Today, Mayflower II, a replica of the ship that carried the Pilgrims to Plymouth, MA, was towed to New London, CT for two weeks of sea trials and final outfitting before returning to its homeport in Plymouth.
In September of last year, we posted about the launching of the Mayflower II at the Mystic Seaport Museum‘s Henry B. duPont Preservation Shipyard. The 64-year-old ship underwent a more than three-year $11 million restoration at the seaport shipyard.
The original plan was to begin moving the Mayflower II to Plymouth, MA with a departure in late April including several stops at southern New England ports before a May arrival.
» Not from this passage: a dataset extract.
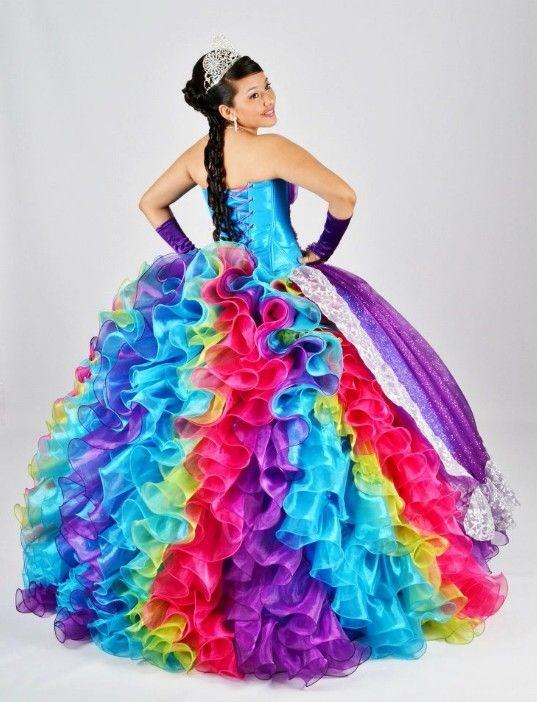 e4065e21d Ugly dress ever. La reina de la fiesta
The plan was scrapped due to the pandemic. The Mayflower II is expected to arrive in Plymouth around August 10th.
Boston.com notes that the Mayflower II has been a major tourist attraction and educational tool since it arrived in Plymouth as a gift from England in 1957.
Stabilization efforts began in 2014, with the ship spending part of the year in Mystic. Continuous restoration work began at the seaport museum in 2016, with shipwrights from the seaport museum and artisans from Plimoth Plantation engaged in the work. The ship’s keel was saved, but nearly 75% of the vessel is reportedly new.
Not a replica. It is Bill Bakers reconstruction based on the information he had available, and the need to accommodate visitors. Today there might be design changes. Replica misleads.
The ship is referred to almost universally as a replica. Google “Mayflower II ” and count all the references to “replica.” Even the 1957 newsreels refer to her as a “replica.” I see no reason to redefine the common usage of the word. The definition in use today seems to reflect the following:
A ship replica is a reconstruction of a no longer existing ship. Replicas can range from authentically reconstructed, fully seaworthy ships, to ships of modern construction that give an impression of a historic vessel.
https://en.wikipedia.org/wiki/Ship_replica#:~:text=A%20ship%20replica%20is%20a,impression%20of%20a%20historic%20vessel.
And if it is not a replica, what is it? The museum refers to it as a “reproduction,” which is arguably worse than “replica.”